Though he wasn't thinking it now, he was just proud of himself, he wondered if it was simply that she was very persuasive that he actually took on board what she was saying. Even though today she couldn't change the manic attitude he had, she'd work on it no doubt.

"What was that all about?" asked Jonathan, stepping in. He'd started purposely invading her privacy recently. There was every reason to. Alison WAS attractive.

"I feel very violated," she said, glancing over, "this is the third day you've wandered into the room after I've done anything."

"Yeah, Alison, I'm purposely lurking outside until the right moment comes because I'm a creep."

"Mm, bite back," she said lowly. Jonathan flinched. Her tone had been something close to saucy and it was vaguely disturbing. She laughed, giving him a leering look.

"Excuse me?" he asked, trying to regain his mental stability. He recovered. "You sounded like a prostitute then."

"How do you know what prostitutes sound like?" she giggled manically. Jonathan went red.

"Not what I meant, you cow!" he sniped, "I... just...know... because they... hit on me. From time to time... All the time," he mumbled, scuffing his shoe on the floor out of nervousness.

"That's because you LOOK like easy money, Jonathan." When did we start calling each other by first names? wondered Jonathan.

"What!" he exploded.

"You look like a bit of a wet blanket," she teased, "of course, their assumption would be that you don't get laid and would like to."

"Get laid?" he whispered through gritted teeth, his eyes practically popping through his glasses, "What are you suggesting?"

"It's not what I'm suggesting, since you may well do although with that attitude I don't think anyone is diving under your boxers.
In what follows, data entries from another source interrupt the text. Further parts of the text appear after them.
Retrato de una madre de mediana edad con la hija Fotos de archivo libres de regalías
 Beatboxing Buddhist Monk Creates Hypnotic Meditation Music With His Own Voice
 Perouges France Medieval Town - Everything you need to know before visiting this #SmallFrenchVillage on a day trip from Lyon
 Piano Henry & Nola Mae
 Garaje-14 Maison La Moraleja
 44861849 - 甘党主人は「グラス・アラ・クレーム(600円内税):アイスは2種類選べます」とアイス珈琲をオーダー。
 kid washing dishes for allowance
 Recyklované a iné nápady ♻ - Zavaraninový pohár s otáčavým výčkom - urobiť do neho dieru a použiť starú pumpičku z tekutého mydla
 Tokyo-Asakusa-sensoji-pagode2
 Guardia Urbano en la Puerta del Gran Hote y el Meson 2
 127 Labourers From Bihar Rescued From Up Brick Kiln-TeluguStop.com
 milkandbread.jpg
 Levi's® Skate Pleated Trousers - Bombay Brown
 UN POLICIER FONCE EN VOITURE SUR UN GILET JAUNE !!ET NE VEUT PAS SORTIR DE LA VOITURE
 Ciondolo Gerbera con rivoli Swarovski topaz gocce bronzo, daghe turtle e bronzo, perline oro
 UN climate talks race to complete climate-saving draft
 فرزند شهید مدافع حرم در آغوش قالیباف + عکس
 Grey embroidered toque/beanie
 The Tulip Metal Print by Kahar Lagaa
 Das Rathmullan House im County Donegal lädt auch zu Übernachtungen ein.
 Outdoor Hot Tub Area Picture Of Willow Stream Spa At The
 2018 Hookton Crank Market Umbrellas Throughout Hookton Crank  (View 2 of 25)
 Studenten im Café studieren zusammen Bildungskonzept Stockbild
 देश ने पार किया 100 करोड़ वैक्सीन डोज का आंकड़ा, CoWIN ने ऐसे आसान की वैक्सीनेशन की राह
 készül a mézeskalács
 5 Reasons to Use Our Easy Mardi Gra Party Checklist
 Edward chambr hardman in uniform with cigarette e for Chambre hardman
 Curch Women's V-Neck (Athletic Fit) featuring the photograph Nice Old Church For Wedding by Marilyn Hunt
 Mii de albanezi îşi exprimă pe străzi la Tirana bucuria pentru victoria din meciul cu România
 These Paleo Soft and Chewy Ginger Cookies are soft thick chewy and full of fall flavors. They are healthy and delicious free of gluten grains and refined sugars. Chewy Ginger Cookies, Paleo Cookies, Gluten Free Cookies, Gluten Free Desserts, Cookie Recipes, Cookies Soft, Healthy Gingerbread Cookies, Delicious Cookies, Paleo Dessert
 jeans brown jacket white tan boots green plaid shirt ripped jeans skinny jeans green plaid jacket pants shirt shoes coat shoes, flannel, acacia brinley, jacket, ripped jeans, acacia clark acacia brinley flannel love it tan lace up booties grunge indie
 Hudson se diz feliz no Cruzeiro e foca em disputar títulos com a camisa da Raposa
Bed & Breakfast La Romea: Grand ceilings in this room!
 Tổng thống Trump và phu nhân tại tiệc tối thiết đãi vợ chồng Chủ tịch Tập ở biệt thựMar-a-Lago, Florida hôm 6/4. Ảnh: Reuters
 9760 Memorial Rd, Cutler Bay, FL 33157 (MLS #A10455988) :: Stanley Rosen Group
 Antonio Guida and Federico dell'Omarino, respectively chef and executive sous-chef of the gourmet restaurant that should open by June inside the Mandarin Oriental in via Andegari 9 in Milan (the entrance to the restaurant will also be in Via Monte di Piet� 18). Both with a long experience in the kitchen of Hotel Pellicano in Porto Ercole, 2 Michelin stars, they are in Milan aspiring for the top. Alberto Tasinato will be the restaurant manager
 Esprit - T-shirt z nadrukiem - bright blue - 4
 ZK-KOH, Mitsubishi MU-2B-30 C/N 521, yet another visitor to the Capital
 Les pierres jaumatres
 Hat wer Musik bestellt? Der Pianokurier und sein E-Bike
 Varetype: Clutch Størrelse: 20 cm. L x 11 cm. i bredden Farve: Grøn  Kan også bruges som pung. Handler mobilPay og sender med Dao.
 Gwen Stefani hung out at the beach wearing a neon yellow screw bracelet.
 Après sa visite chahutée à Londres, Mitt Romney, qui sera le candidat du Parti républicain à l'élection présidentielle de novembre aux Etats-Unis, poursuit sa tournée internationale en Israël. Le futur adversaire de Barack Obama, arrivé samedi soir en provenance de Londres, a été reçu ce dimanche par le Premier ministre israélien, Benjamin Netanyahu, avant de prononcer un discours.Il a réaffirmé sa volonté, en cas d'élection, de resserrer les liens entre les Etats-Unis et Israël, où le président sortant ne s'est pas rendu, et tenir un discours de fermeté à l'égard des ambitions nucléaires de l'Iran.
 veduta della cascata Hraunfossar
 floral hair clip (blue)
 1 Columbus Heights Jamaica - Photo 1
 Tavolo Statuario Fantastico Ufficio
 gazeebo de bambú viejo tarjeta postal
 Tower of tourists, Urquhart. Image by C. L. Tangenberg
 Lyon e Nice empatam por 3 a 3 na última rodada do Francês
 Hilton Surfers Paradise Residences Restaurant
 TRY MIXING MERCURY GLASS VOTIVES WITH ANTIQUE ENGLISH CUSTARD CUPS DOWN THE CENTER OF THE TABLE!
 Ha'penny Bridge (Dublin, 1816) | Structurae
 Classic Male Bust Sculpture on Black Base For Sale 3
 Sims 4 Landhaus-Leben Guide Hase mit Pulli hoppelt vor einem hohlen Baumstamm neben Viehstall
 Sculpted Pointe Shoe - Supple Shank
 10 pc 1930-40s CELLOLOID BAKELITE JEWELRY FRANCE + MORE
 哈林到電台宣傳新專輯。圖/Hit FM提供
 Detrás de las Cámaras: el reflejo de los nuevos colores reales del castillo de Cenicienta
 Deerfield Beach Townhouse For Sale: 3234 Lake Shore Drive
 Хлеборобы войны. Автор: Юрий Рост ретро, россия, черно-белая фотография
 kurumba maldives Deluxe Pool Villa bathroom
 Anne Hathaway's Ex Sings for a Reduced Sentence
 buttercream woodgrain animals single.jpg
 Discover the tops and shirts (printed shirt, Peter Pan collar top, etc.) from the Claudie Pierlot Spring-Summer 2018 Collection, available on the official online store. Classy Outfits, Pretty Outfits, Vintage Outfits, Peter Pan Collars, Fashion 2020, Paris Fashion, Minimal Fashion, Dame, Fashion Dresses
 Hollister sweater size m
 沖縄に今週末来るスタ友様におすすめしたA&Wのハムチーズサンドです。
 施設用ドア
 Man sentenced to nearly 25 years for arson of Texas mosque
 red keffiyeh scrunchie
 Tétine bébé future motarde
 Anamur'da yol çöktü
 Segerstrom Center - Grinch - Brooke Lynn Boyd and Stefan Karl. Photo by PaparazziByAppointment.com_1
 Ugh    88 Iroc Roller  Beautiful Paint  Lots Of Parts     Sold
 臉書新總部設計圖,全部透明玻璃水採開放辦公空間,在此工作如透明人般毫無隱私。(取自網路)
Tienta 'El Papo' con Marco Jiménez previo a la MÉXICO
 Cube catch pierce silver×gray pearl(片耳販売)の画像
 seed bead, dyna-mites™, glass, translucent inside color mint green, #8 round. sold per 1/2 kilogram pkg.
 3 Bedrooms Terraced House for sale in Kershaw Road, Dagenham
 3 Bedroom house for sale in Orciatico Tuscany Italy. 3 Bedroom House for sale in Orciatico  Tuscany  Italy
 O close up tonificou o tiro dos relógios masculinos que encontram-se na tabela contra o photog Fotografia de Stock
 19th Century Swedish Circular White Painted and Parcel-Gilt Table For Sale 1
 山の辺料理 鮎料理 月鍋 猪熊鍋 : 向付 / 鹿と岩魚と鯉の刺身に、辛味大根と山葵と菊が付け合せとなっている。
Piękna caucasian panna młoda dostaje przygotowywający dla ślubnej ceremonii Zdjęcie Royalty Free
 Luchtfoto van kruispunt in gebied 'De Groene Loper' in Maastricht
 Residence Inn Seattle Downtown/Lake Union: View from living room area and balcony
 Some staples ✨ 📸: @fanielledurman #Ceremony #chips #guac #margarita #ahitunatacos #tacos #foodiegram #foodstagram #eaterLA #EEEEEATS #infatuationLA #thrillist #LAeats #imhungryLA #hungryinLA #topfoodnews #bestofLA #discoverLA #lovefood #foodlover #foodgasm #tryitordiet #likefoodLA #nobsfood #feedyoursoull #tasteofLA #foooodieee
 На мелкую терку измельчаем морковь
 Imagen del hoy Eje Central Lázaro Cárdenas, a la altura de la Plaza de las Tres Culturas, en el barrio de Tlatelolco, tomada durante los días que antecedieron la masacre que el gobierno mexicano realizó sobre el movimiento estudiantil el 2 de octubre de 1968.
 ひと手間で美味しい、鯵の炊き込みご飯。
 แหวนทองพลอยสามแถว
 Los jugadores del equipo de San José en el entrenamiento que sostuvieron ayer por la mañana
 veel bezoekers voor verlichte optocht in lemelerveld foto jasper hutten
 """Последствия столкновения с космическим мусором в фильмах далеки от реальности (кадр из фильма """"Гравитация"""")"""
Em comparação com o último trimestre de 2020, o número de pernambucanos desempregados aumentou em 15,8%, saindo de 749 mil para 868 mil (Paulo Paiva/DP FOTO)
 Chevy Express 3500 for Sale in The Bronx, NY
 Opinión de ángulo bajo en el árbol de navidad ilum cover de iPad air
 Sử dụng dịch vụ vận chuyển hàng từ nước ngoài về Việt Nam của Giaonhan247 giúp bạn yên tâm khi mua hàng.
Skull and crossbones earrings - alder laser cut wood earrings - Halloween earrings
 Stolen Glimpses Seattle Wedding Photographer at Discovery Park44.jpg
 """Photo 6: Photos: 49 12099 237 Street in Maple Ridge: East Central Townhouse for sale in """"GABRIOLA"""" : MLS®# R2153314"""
If you wear any - you may still wear a onsie," she shrugged, causing Jonathan to literally choke with surprise as his retort was strangled and shoved back down his throat. He tried to speak, but just didn't know what to say. "Go on," she pushed, "bite back, just like you did before," she taunted.

"I don't need to come out with degrading remarks just to make others feel low in order to make myself feel better. You're obviously sad about life and the only way you can compensate your misery is by humiliation," he said.

"You don't need to come out with degrading remarks?" she questioned. But she was pleased with his rationality. "You suggested I am miserable. You're a psychologist, isn't that a hurtful remark - especially if I were?"

"Well are you?" he spat. Alison shrugged, a sharp raise of a brow telling him she wasn't and was just saying what she had for a reaction. "Exactly!" he spat, his hands pressed down on the table leaning over her. When did I get this close! ... Red suits her- What!

"You made my day, thank you," she said, with a sinister leer on her face. Jonathan leaned a little closer out of curiosity, gazing at her eyes, falling in to some kind of trap he felt. They were a warm brown colour. Wow...

Alison gazed with awe as he stood up and turned around, fists balled up tightly and stormed out of the office, muttering something about himself being displeased with his performance and he was utterly foolish. He. Just. Lost. Privately, she chuckled over his fury.